= Task goal =
Copy out every line of the microscopy outline data below word for word, but leave the pictures out.

Recorded data
----

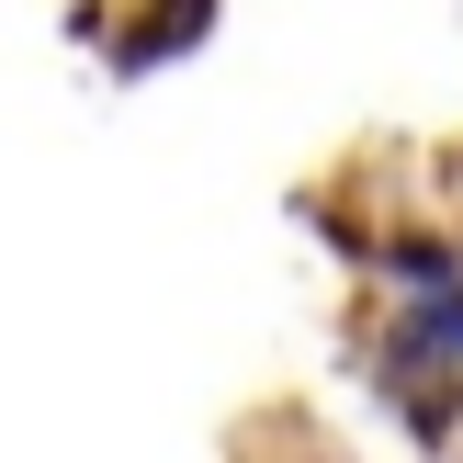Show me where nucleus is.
I'll list each match as a JSON object with an SVG mask.
<instances>
[{
	"label": "nucleus",
	"instance_id": "obj_1",
	"mask_svg": "<svg viewBox=\"0 0 463 463\" xmlns=\"http://www.w3.org/2000/svg\"><path fill=\"white\" fill-rule=\"evenodd\" d=\"M430 328H441L452 351H463V294H441V317H430Z\"/></svg>",
	"mask_w": 463,
	"mask_h": 463
}]
</instances>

----

= Answer below =
Show me where nucleus is.
I'll list each match as a JSON object with an SVG mask.
<instances>
[{
	"label": "nucleus",
	"instance_id": "obj_1",
	"mask_svg": "<svg viewBox=\"0 0 463 463\" xmlns=\"http://www.w3.org/2000/svg\"><path fill=\"white\" fill-rule=\"evenodd\" d=\"M430 328H441L452 351H463V294H441V317H430Z\"/></svg>",
	"mask_w": 463,
	"mask_h": 463
}]
</instances>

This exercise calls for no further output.